- Born: August 10, 1913 New York, New York, United States
- Died: June 17, 1995 (aged 81) California, United States
- Occupations: Screenwriter, Film Producer
- Years active: 1944-1966
- Awards: Best Original Screenplay 1959 Pillow Talk

= Clarence Greene =

American film producer

Clarence Greene (August 10, 1913 – June 17, 1995) was an American screenwriter and film producer who is noted for the "offbeat creativity and originality of his screenplays and for films noir and television episodes produced in the 1950s.

==Career==
Starting with the 1944 film The Town Went Wild, Greene co-wrote many stories and scripts with Russell Rouse. The partners are noted for their work on a series of six film noirs, starting with D.O.A. (directed by Rudolph Maté-1949).

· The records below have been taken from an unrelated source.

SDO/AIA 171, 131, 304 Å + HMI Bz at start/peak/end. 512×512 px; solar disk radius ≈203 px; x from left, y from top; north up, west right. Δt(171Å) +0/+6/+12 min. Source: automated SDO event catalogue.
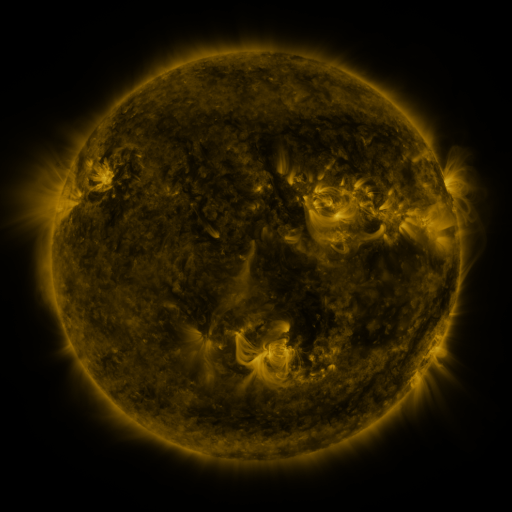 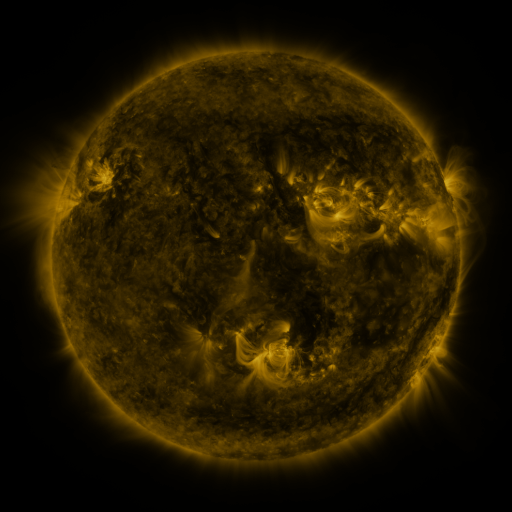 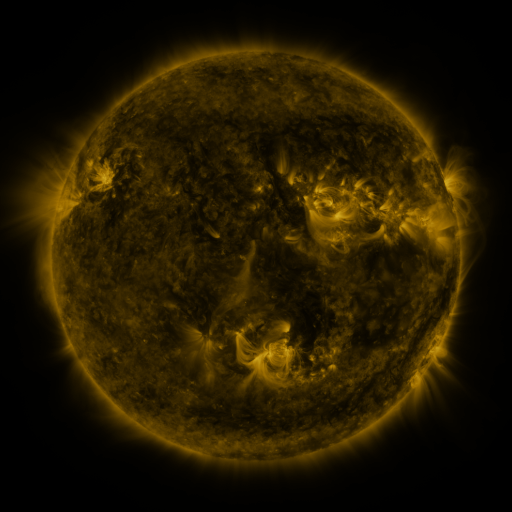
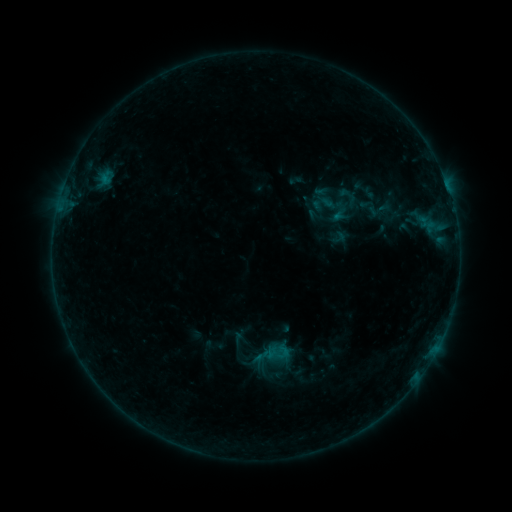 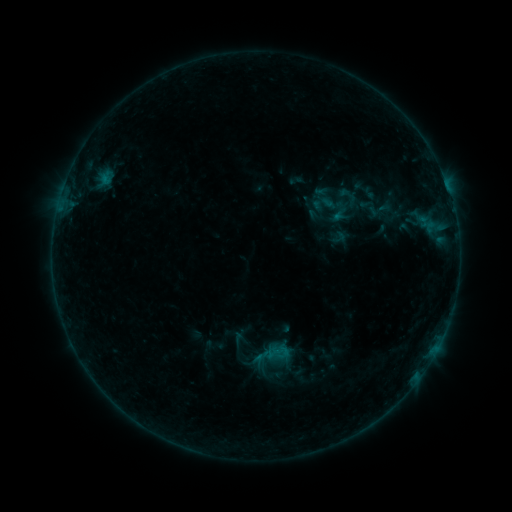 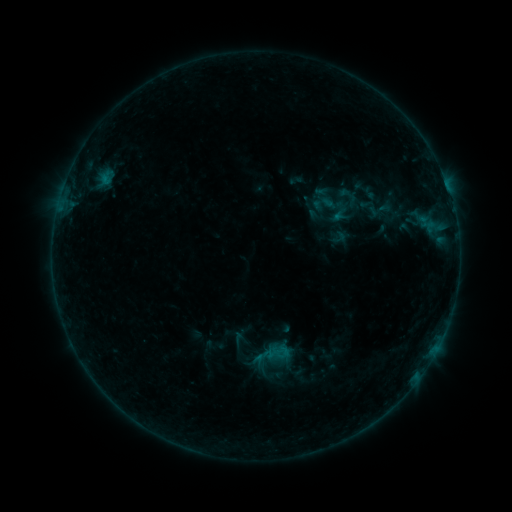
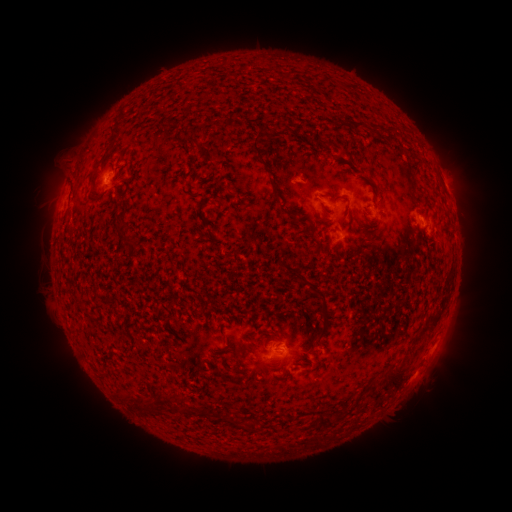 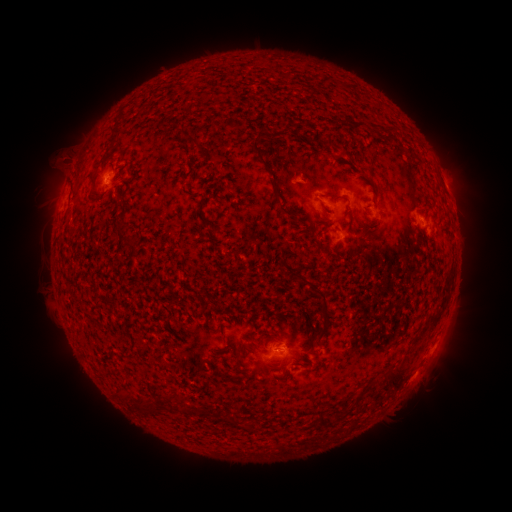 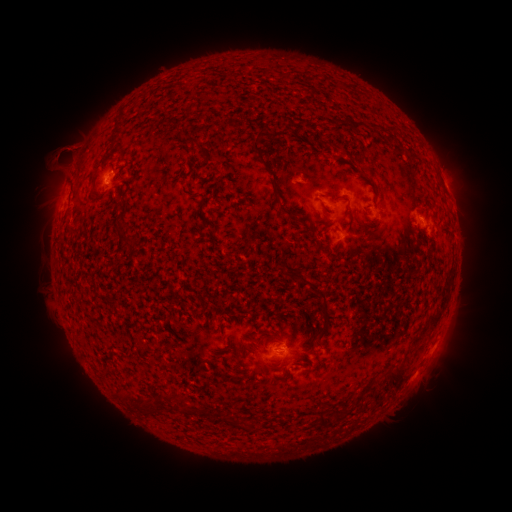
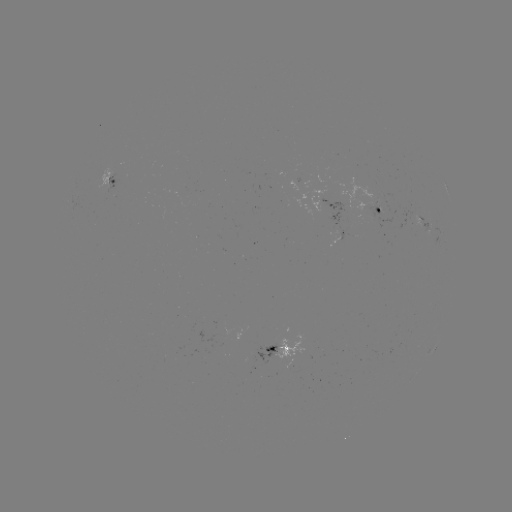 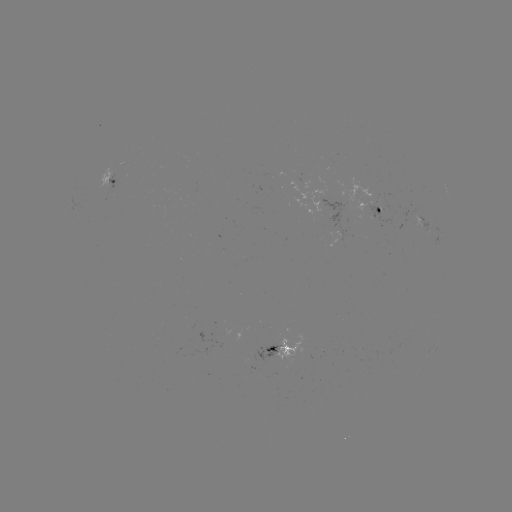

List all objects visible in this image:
eruption: (64, 156)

With The Well (1951), they took on directing and producing: Rouse as director and Greene as producer. This collaboration continued with The Thief (1952), Wicked Woman (1953), New York Confidential (1955), and House of Numbers (1957).

In the late 1950s, Greene and Rouse formed Greene-Rouse Productions, which created the television series Tightrope that ran for one season (1959–1960) as well as two films in the 1960s.

In addition to their noir work, Rouse and Greene produced two westerns: The Fastest Gun Alive (1956) and Thunder in the Sun (1959). The 1959 film Pillow Talk was based on their story. Their careers drew to a close shortly after the unsuccessful film The Oscar (1966).

Rouse and Greene were nominated for the Academy Award for writing The Well (1951). They received the Academy Award for Pillow Talk (1959) (with Maurice Richlin and Stanley Shapiro). D.O.A. has been preserved in the National Film Registry. That film has been remade several times, and they were credited as writers on two of them: the Australian remake Color Me Dead from 1969 and the D.O.A remake of 1988.